Short descriptive text snippets:
########################################

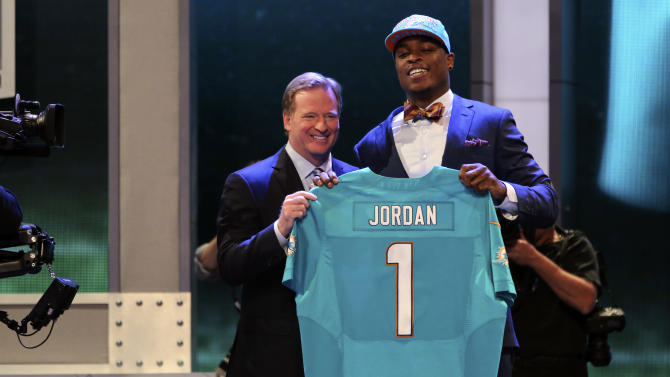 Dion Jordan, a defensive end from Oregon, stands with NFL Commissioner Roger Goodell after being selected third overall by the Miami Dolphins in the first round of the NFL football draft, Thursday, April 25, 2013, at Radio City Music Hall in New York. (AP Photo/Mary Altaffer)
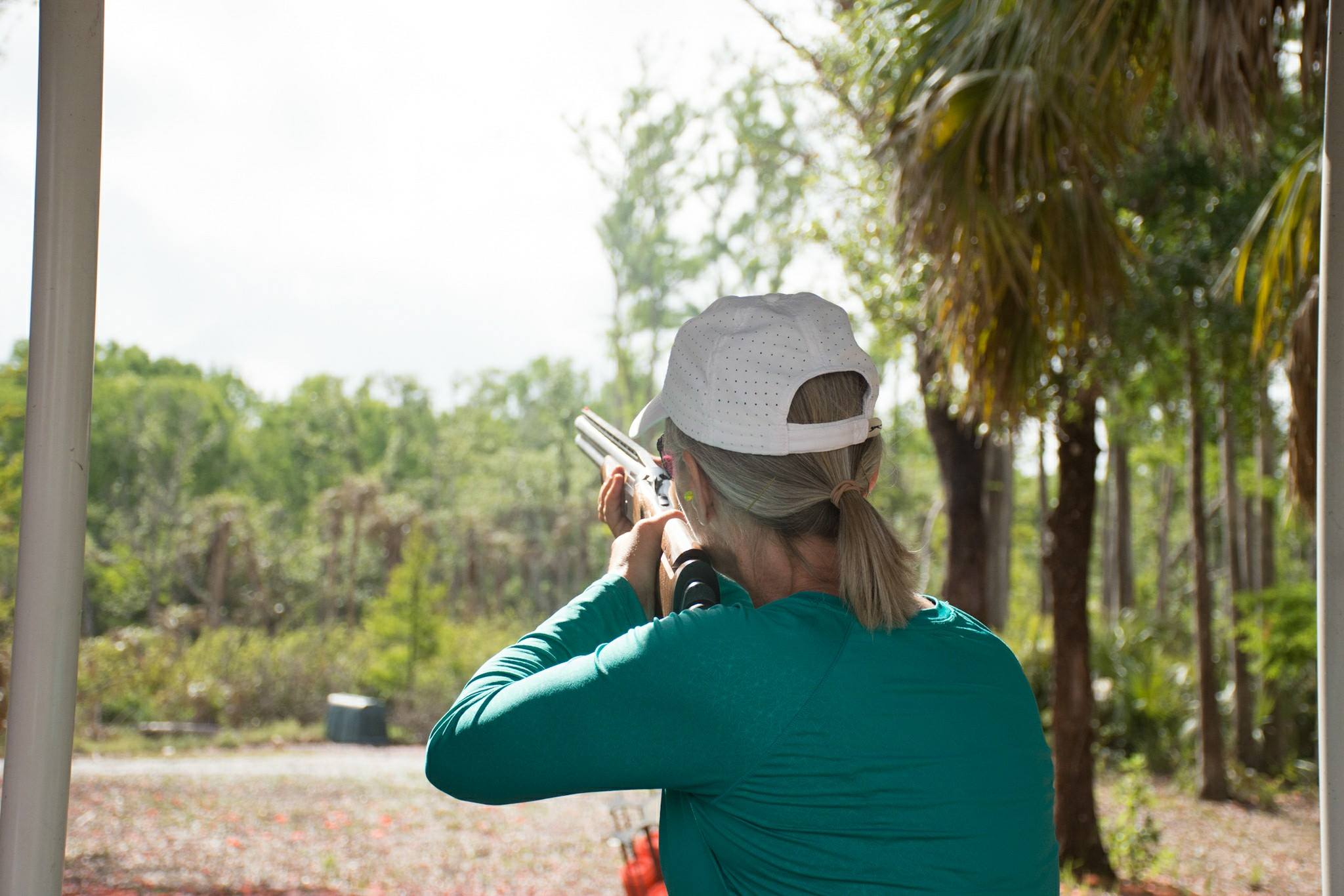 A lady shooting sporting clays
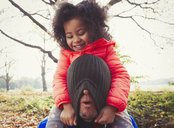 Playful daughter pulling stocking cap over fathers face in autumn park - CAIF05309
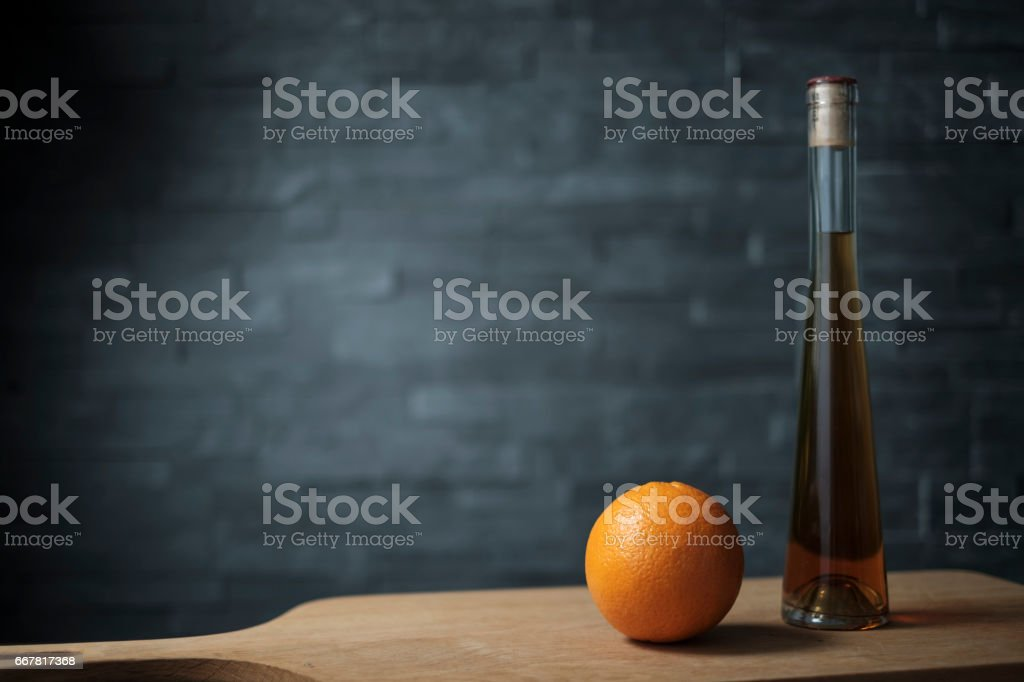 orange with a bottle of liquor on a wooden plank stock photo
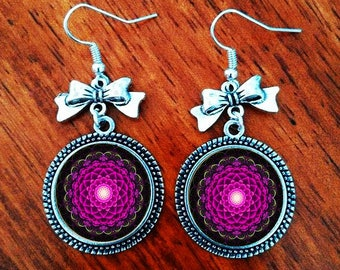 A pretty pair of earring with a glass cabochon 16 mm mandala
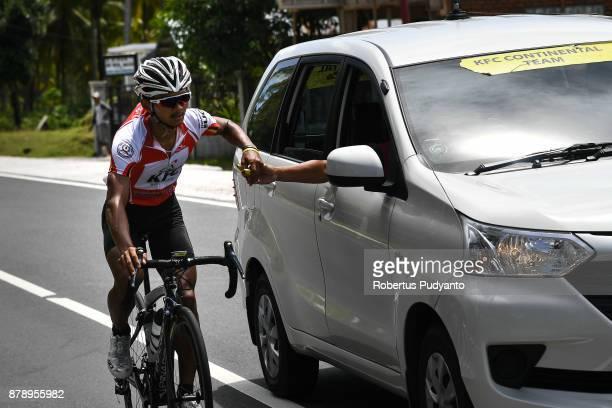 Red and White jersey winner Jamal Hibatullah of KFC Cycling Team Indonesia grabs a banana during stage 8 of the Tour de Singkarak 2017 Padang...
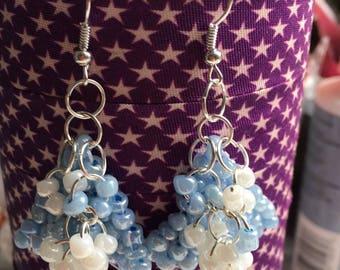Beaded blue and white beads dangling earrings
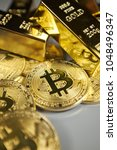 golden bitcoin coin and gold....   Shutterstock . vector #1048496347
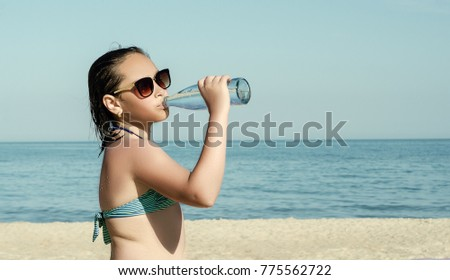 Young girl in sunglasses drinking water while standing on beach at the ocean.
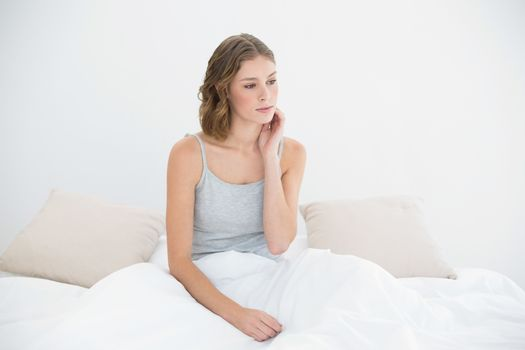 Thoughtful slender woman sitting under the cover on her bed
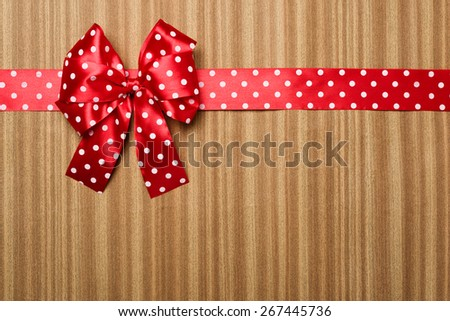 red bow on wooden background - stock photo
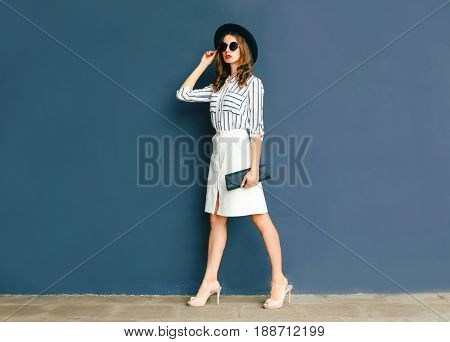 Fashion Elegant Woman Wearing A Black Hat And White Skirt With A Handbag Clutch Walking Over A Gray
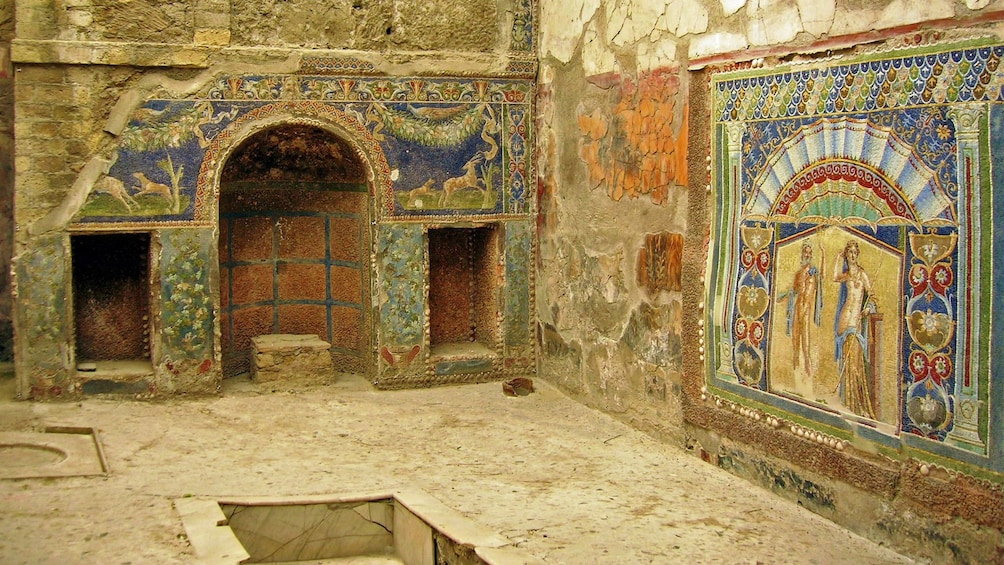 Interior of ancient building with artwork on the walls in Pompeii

########################################

» Exercise details:
Nothing but the lines from the one containing "A pretty pair" to the last line of the records should be returned, exactly as they appear and without pictures.

» Solved exercise:
 A pretty pair of earring with a glass cabochon 16 mm mandala
 Red and White jersey winner Jamal Hibatullah of KFC Cycling Team Indonesia grabs a banana during stage 8 of the Tour de Singkarak 2017 Padang...
Beaded blue and white beads dangling earrings
 golden bitcoin coin and gold....   Shutterstock . vector #1048496347
 Young girl in sunglasses drinking water while standing on beach at the ocean.
 Thoughtful slender woman sitting under the cover on her bed
 red bow on wooden background - stock photo
 Fashion Elegant Woman Wearing A Black Hat And White Skirt With A Handbag Clutch Walking Over A Gray
 Interior of ancient building with artwork on the walls in Pompeii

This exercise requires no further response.